Eu pensei nela antes de dormir. Ouvi
alguém quebrar um copo na rua e continuei pensando nela. A vida corria tão
depressa. Escovei os dentes, li Kafka e dormi. Tudo pensando nela. Acordei
lendo uma mensagem no visor do celular.
“Me ligou?”
Havia ligado para
ouvir a voz dela, mas não a esperei atender. Menti:
“Foi sem querer”
Eu pensava nela,
mas ela não pensava em mim. Ela sabia que eu pensava nela e mesmo assim ela não
pensava em mim. Comprei a filmografia do Almodóvar, que ela tanto adorava. Não
tive coragem de convidá-la para assistir, então assisti sozinho. Ela não sabia
disso. Eu pensava no quão idiota era por não conseguir esquecê-la. E quanto
mais ela me ignorava e não se importava mais e mais eu não conseguia esquecê-la
e isso só o mostrava o quão idiota eu era. E eu definitivamente me considerava
muito idiota por ter comprado a filmografia do Almodóvar. Levantei e fui
cozinhar.
Tudo me fazia
pensar nela. O arroz me fazia pensar nela. O alho picado fritando no canto da
frigideira me fazia pensar nela. Abri uma garrafa de vinho – que me fazia
pensar nela – enquanto as panelas estavam no fogão.
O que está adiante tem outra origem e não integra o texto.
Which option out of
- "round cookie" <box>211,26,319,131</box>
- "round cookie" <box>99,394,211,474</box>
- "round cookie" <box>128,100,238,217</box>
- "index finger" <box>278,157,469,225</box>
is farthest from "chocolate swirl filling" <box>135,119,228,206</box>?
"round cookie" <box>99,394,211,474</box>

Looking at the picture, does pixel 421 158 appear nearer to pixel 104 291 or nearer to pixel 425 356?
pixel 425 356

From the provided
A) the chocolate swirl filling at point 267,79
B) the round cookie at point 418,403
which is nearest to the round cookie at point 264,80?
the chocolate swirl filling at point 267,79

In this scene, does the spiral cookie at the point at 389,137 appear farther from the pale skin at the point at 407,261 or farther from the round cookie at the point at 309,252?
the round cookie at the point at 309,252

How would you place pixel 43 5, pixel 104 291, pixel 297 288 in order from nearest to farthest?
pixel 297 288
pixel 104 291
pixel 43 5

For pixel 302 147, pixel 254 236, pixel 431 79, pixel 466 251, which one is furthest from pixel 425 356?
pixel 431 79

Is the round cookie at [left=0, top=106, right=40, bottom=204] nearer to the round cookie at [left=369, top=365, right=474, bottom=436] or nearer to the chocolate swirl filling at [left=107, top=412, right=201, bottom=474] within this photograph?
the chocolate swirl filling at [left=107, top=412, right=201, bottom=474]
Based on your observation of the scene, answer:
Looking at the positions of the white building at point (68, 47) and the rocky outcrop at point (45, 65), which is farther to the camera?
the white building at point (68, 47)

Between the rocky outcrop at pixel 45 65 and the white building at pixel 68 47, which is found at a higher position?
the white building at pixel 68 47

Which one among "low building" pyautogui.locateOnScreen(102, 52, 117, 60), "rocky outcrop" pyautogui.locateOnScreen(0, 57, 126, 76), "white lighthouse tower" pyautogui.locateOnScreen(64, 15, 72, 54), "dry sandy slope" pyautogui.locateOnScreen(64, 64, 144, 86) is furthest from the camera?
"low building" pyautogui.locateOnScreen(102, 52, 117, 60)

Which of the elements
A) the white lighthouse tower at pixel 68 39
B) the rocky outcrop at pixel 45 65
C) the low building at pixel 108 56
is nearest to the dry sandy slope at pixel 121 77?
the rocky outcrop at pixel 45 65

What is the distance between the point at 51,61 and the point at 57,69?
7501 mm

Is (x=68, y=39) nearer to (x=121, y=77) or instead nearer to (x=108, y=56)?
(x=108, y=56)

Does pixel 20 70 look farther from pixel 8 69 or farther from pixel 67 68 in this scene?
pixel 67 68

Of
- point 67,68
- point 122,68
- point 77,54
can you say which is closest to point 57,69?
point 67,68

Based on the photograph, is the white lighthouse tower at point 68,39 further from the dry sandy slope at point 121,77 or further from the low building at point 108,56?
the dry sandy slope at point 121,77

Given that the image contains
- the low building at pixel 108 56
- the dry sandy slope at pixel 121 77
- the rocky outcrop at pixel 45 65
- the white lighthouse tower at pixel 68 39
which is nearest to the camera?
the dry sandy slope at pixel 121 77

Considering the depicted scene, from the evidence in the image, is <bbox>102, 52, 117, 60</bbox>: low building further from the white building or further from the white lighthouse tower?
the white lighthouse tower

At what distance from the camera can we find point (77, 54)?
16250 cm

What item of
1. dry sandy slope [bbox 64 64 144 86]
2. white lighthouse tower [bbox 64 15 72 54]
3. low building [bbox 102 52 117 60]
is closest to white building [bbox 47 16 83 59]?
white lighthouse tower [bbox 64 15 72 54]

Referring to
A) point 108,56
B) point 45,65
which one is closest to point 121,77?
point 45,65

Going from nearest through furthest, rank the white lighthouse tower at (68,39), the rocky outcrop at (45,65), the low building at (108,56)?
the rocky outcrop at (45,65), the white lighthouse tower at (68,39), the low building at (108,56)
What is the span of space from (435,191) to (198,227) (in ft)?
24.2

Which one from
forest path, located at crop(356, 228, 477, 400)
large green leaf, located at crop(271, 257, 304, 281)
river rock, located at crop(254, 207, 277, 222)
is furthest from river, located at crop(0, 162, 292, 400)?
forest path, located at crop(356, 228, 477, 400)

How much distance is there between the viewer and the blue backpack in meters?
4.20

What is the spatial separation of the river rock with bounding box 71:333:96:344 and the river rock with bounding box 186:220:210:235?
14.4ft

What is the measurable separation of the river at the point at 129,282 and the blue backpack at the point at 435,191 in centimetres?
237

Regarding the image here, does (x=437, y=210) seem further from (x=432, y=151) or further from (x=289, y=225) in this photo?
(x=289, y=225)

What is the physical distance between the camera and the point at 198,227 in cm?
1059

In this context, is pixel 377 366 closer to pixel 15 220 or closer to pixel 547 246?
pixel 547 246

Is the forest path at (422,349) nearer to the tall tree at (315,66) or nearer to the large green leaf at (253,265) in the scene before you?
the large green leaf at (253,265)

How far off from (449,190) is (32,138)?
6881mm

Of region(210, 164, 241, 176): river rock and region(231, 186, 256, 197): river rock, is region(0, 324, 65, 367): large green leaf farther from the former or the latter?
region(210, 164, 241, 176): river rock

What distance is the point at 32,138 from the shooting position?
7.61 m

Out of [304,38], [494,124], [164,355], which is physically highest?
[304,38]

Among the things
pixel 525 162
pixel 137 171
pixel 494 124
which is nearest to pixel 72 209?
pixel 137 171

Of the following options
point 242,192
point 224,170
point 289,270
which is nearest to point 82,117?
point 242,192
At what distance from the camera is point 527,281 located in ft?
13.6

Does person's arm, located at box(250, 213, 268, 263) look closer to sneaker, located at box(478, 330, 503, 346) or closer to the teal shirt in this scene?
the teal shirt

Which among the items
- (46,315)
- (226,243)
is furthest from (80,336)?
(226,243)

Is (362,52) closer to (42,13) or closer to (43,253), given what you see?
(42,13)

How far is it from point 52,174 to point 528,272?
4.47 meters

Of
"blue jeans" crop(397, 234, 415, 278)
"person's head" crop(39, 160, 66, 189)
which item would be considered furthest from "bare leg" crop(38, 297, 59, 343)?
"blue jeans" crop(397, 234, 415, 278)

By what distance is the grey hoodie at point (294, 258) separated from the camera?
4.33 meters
Coloquei um LP do Chico
Buarque na vitrola. Quando
você me deixou, meu bem, me disse pra ser feliz e passar bem. Bebia o vinho e pensava nela. Olhei
pela janela e vi do outro lado da rua um vira-lata chafurdando o lixo. Isso não
me fazia pensar nela, mas ao pensar nisso acabei pensando nela. Que merda que
era não conseguir esquecê-la. Pensei em ligar para uma ex-namorada para ver se
conseguia tirá-la da cabeça, mas não lembrei o número do telefone. Almocei.
Quantos imbecis no planeta almoçam bebendo vinho, ouvindo Chico Buarque e
pensando em uma mulher? Olhos
nos olhos, quero ver o que você faz. Ao sentir que sem você eu passo bem
demais. Bebi mais vinho e
peguei um cigarro. Bati as cinzas e fui para frente do espelho. Em cinco anos
de vício foi a primeira vez que vi o quão feio era esse imagem. A ponta do
cigarro brilhando em brasa e a fumaça invadindo o corpo. Que imagem feia.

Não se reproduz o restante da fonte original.